P.s I'm using MVVM Clean Architecture and Jeptack Compose

EDIT Thats my Post Model:

data class Post(
    val id: Int,
    val name: String, 
    val tags: MutableList<Tag>? = null

)

Here is how I update the MutableList:

val posts = userStateFlow.value?.posts
posts.get(index).tags?.add(myNewTag)
_userStateFlow.value = userStateFlow.value?.copy(posts = posts)

Those changes are not emitted to the collectors

CodePudding user response:

StateFlow emits only if it detects changes to the value, it ignores replacing the value with the same data. To do this, it compares the previous value with the new one. For this reason, we shouldn't modify the data that we already provided to the StateFlow, because it won't be able to detect changes.

For example, we set value to a User(name=John). Then we mutate the same user object by modifying its name to James and we set the value to this "new" user object. StateFlow compares "new" User(name=James) with its stored value, which is now also User(name=James), so it doesn't see any changes.

In your example you created a copy of UserStateModel, but inside you re-use the same objects and you mutate them. In this case you added a new item to tags and this change affected old UserStateModel as well, so StateFlow doesn't detect the change.

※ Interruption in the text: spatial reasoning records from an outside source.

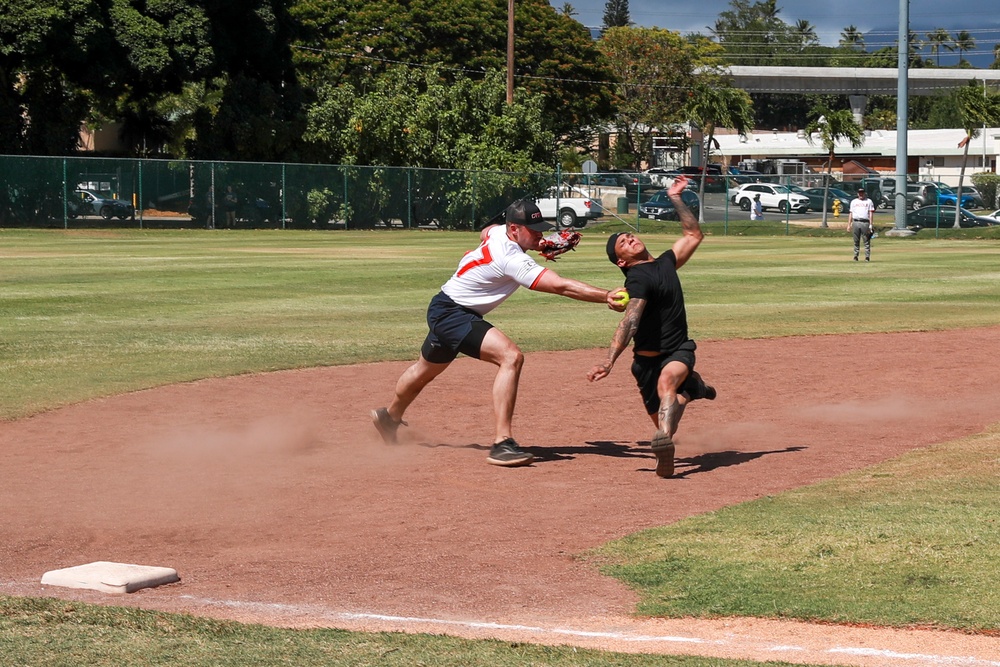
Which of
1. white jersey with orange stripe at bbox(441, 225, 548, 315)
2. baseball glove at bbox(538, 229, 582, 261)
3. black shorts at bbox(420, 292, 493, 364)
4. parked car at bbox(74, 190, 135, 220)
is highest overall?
parked car at bbox(74, 190, 135, 220)

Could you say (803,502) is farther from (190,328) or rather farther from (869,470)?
(190,328)

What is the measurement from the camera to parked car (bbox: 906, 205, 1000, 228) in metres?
49.8

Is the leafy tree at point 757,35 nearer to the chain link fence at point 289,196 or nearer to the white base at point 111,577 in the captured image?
the chain link fence at point 289,196

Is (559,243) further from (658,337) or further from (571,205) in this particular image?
(571,205)

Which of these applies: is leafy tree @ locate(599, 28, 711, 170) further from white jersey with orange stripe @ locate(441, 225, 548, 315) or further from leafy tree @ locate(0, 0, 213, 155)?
white jersey with orange stripe @ locate(441, 225, 548, 315)

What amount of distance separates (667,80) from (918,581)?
3322 inches

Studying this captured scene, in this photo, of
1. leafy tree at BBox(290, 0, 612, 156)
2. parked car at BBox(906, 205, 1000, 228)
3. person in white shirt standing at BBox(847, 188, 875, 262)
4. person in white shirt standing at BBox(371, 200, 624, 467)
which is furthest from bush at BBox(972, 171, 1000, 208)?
person in white shirt standing at BBox(371, 200, 624, 467)

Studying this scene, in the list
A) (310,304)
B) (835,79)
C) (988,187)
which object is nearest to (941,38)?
(835,79)

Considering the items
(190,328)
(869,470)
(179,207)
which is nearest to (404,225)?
(179,207)

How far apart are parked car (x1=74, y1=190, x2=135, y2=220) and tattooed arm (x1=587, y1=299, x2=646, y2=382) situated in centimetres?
3717

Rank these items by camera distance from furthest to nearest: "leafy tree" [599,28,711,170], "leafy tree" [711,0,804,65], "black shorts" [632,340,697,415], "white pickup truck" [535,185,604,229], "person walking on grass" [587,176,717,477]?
"leafy tree" [711,0,804,65] < "leafy tree" [599,28,711,170] < "white pickup truck" [535,185,604,229] < "black shorts" [632,340,697,415] < "person walking on grass" [587,176,717,477]

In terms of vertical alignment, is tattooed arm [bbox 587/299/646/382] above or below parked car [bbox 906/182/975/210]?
below

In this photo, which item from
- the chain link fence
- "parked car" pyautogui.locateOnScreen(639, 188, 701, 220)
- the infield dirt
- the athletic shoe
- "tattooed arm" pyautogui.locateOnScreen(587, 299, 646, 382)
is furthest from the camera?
"parked car" pyautogui.locateOnScreen(639, 188, 701, 220)

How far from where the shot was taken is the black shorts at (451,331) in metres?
9.03
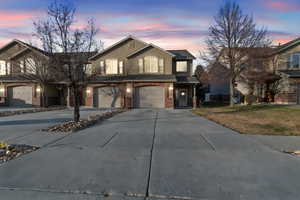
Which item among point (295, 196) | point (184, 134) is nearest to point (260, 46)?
point (184, 134)

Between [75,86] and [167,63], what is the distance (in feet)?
43.5

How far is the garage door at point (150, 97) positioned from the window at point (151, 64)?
8.15 feet

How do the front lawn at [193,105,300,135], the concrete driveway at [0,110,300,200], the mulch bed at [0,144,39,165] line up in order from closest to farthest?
the concrete driveway at [0,110,300,200], the mulch bed at [0,144,39,165], the front lawn at [193,105,300,135]

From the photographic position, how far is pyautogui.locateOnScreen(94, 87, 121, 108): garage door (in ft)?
68.5

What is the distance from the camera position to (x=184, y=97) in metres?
22.8

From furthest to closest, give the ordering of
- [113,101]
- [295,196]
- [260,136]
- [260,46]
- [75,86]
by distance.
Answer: [113,101] → [260,46] → [75,86] → [260,136] → [295,196]

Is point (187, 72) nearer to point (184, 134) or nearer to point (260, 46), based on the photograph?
point (260, 46)

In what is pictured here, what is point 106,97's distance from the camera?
21.0 meters

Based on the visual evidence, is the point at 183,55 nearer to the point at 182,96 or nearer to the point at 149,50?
the point at 149,50

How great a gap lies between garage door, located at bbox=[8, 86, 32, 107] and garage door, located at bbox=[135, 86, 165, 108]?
13.1 metres

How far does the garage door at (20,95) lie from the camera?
72.3 ft

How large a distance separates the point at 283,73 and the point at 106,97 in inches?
811

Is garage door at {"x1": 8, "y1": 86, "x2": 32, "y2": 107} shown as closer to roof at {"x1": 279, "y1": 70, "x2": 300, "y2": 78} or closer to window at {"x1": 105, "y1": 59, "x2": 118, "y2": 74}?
window at {"x1": 105, "y1": 59, "x2": 118, "y2": 74}

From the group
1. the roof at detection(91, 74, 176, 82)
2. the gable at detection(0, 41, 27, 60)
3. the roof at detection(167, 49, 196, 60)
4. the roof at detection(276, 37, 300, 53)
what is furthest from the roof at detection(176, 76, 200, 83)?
the gable at detection(0, 41, 27, 60)
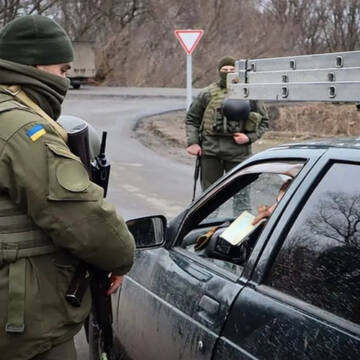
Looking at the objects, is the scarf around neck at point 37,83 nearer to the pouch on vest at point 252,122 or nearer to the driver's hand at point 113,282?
the driver's hand at point 113,282

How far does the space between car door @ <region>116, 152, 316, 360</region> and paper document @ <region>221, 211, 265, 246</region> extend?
0.37 ft

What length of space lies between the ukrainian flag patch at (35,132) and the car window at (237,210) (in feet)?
3.26

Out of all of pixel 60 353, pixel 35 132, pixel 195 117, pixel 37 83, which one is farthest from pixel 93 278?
pixel 195 117

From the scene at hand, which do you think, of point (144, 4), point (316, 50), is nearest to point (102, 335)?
point (144, 4)

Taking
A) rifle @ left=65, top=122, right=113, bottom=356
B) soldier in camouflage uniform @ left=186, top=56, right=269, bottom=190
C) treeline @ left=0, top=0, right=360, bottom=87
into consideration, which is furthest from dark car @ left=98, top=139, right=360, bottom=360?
treeline @ left=0, top=0, right=360, bottom=87

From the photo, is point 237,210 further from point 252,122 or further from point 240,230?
point 252,122

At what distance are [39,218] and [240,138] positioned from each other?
4528 mm

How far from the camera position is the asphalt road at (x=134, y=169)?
30.7ft

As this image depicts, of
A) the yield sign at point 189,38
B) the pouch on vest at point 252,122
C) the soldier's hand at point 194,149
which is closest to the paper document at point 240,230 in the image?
the pouch on vest at point 252,122

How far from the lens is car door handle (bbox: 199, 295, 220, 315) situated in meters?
2.63

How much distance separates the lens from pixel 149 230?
3381mm

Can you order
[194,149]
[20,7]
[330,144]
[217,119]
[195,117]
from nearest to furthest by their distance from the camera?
[330,144] < [217,119] < [194,149] < [195,117] < [20,7]

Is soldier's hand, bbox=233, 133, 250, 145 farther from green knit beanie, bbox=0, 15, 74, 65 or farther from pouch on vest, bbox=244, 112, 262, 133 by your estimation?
green knit beanie, bbox=0, 15, 74, 65

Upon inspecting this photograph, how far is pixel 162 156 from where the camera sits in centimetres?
1427
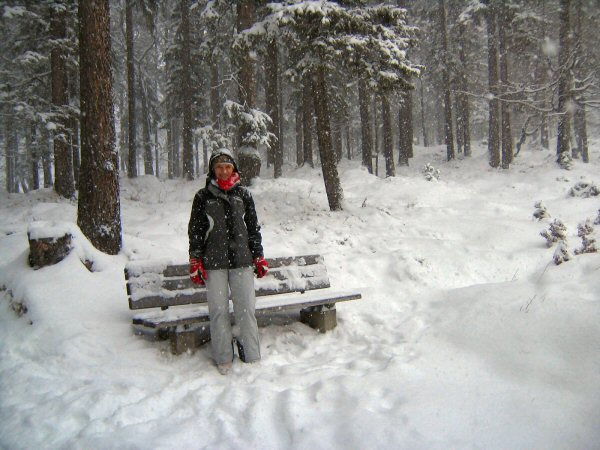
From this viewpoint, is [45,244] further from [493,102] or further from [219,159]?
[493,102]

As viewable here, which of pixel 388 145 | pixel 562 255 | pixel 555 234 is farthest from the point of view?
pixel 388 145

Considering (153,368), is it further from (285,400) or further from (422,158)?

To fix the problem, you need to copy all the data that was changed and do not mutate anything in-place. It is safer to make all the data immutable, so val and List - this way you are forced to make copies. I changed tags to val tags: List<Tag> = listOf(), then your code could look like the following:

val posts = userStateFlow.value?.posts!!.toMutableList()
posts[index] = posts[index].copy(tags = posts[index].tags   myNewTag)
userStateFlow.value = userStateFlow.value?.copy(posts = posts)

Here we create a copy of not only UserStateModel. We also copy posts list, the Post that we modify and we also copy the list of tags.

Alternatively, if this behavior of StateFlow is more annoying to you than helpful, you can use SharedFlow which doesn't compare values, but just emits.